## Supplied records
§ §
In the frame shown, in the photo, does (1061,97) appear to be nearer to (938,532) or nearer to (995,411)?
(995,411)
§ §
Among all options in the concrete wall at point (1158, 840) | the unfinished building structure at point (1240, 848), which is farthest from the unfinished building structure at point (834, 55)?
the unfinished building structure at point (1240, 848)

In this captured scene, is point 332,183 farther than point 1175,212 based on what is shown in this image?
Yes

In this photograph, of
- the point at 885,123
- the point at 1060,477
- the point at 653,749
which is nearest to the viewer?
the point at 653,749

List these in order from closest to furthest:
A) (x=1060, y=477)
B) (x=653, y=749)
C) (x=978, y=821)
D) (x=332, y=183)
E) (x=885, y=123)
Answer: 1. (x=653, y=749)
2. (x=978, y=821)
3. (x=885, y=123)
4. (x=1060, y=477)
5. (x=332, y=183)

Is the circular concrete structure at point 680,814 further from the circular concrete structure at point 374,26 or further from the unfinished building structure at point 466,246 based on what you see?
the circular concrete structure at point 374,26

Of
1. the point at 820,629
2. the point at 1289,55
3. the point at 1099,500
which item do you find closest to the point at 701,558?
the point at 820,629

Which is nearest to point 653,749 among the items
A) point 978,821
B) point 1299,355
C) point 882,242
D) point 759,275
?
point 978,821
§ §
## Task description
Locate every line in the entries above that contains the string "nearest" and copy each one in full. Match case exactly.

## Full answer
which is nearest to the viewer?
Which is nearest to point 653,749 among the items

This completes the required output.